The phenomenon of inflammatory bowel disease (IBD) patients experiencing irritable bowel syndrome (IBS)-like symptoms, particularly during periods of endoscopic remission, is a significant and well-documented clinical challenge. Increased 5-hydroxytryptamine (5-HT) availability from enterochromaffin (EC) cells is implicated in visceral hypersensitivity, a hallmark of IBS. While glucocorticoids are effective in IBD, their potential to alleviate IBS symptoms and their interaction with gut 5-HT system remain unexplored. A murine model of colitis-associated visceral hypersensitivity was established in epithelium-specific Tph1 knockout mice. After dexamethasone treatment, visceral hypersensitivity was assessed by both behavioral test and electromyography. 5-HT synthesis was analyzed via flow cytometry, ELISA, immunohistochemistry, and qPCR. In vitro mechanistic studies were performed in QGP-1 cells using RNA sequencing, western blot, and pharmacological inhibitors.

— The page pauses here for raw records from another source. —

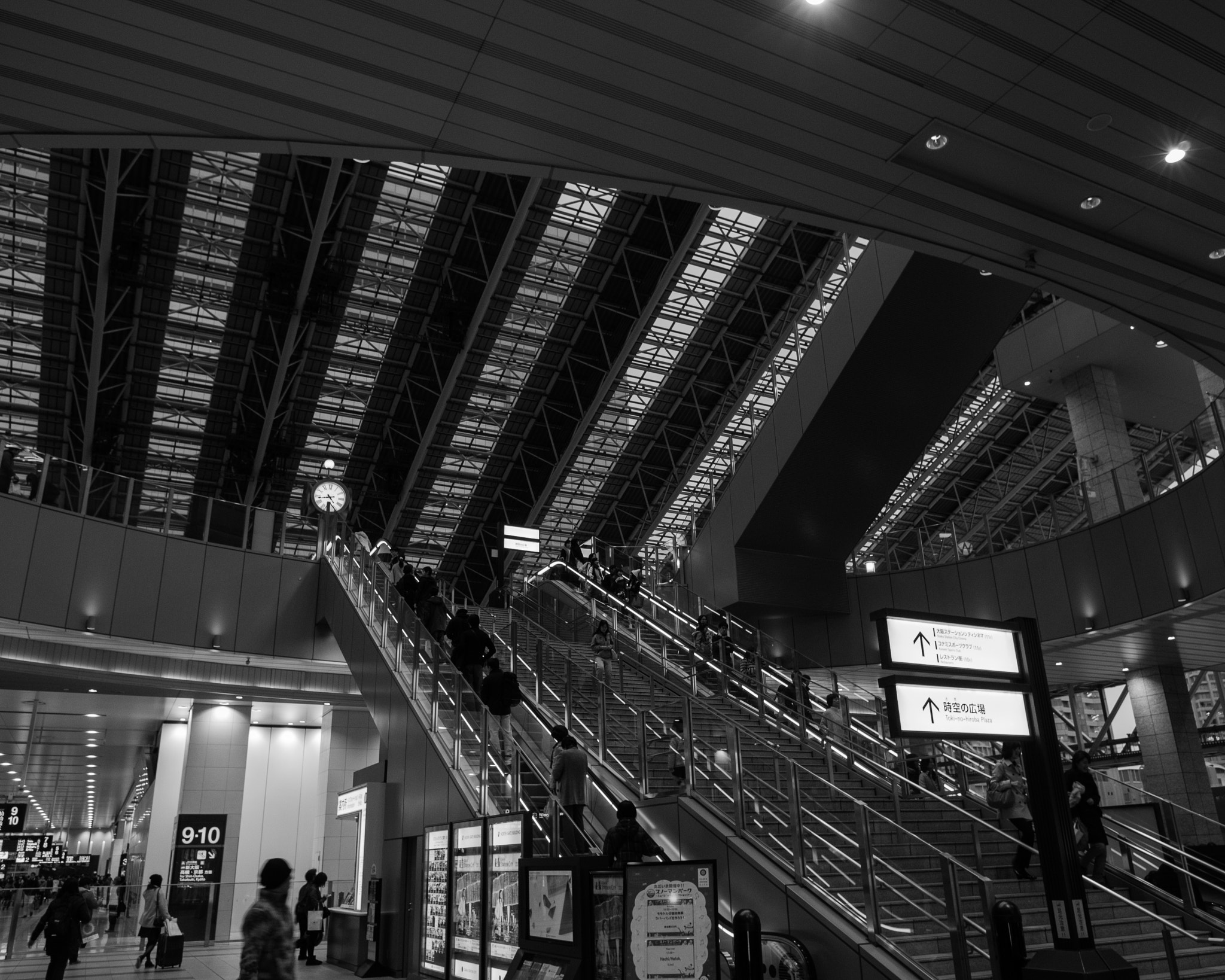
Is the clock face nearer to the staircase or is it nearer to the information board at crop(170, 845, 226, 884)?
the information board at crop(170, 845, 226, 884)

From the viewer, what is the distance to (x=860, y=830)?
6895 millimetres

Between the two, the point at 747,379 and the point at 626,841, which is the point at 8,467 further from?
the point at 747,379

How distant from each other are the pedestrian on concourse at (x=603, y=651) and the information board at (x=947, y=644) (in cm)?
685

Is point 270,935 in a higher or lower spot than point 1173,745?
lower

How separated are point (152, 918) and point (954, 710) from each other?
500 inches

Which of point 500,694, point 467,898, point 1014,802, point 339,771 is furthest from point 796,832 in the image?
point 339,771

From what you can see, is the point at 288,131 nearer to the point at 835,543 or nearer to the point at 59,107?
the point at 59,107

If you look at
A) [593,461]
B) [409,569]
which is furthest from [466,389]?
[409,569]

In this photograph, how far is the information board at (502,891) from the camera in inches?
323

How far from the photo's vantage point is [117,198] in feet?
76.0

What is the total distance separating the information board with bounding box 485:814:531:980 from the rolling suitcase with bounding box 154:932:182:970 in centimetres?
755

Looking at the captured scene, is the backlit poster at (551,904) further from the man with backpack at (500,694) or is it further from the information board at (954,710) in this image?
the man with backpack at (500,694)

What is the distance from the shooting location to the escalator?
6.62 m

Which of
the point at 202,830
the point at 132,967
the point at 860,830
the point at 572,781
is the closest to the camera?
the point at 860,830
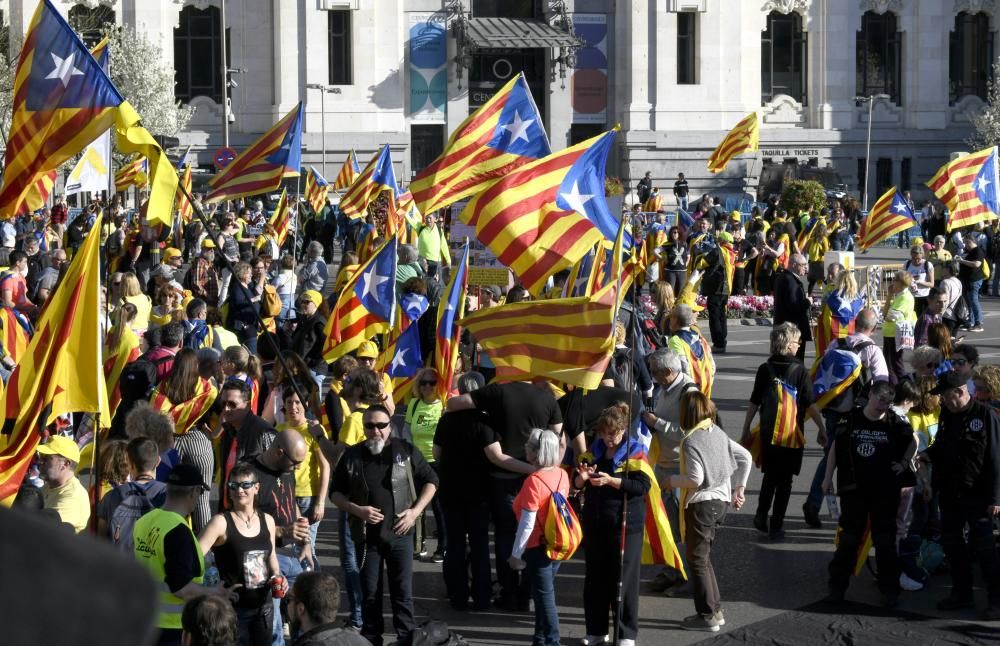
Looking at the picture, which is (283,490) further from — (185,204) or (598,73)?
(598,73)

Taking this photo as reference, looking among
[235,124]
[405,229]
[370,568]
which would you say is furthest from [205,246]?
[235,124]

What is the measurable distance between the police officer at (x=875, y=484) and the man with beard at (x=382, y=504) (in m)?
2.39

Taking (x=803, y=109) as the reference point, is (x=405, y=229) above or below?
below

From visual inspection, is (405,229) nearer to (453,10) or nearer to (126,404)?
(126,404)

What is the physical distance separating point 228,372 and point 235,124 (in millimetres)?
38175

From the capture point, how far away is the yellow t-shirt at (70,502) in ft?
20.6

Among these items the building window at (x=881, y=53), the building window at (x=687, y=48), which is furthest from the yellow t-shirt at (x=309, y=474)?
the building window at (x=881, y=53)

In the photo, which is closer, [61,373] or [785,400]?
[61,373]

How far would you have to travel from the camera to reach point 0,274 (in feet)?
46.1

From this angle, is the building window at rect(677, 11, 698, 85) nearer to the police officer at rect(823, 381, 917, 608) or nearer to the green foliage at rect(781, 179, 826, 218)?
the green foliage at rect(781, 179, 826, 218)

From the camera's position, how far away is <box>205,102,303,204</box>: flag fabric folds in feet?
51.8

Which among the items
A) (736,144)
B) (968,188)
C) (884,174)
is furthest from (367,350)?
(884,174)

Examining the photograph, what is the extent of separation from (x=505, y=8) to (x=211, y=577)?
42879mm

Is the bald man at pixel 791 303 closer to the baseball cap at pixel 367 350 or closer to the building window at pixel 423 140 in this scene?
the baseball cap at pixel 367 350
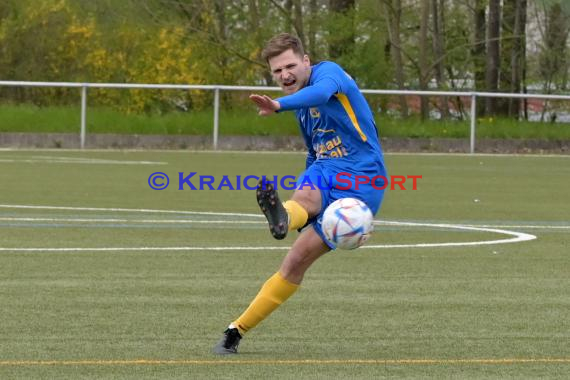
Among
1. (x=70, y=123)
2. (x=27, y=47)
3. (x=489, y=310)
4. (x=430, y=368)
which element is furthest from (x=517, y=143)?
(x=430, y=368)

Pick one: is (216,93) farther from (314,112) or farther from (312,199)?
(312,199)

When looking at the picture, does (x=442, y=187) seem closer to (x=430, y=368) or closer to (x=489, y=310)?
(x=489, y=310)

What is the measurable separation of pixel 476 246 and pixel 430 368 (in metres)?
6.33

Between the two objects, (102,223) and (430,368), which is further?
(102,223)

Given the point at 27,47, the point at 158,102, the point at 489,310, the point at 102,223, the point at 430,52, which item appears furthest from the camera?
the point at 430,52

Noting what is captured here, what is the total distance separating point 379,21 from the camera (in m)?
39.3

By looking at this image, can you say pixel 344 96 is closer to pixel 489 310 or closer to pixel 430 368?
pixel 430 368

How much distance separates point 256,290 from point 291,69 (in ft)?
9.20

In the murine model of colitis-associated visceral hypersensitivity, dexamethasone effectively alleviated visceral hypersensitivity, which was abolished by the epithelium-specific knockout of Tph1. Dexamethasone treatment significantly downregulated peripheral 5-HT biosynthesis by reducing Tph1 expression in EC cells. Abundant GR expression in EC cells was confirmed by single-cell transcriptomic analysis and immunofluorescence. In QGP-1 cells, dexamethasone dose-dependently suppressed TPH1 and 5-HT production in a GR-dependent manner. Mechanistically, transcriptomic profiling revealed dexamethasone-induced activation of the PI3K signaling pathway, and subsequent pharmacological inhibition experiments established that dexamethasone represses TPH1 through a GR-PI3K-SGK1 signaling axis. This study identified a novel GR-PI3K-SGK1 signaling axis in EC cells that downregulates 5-HT synthesis and alleviates visceral hypersensitivity. Our findings revealed a non-classical mechanism for glucocorticoids and highlighting their potential use in managing IBS-like symptoms in IBD patients.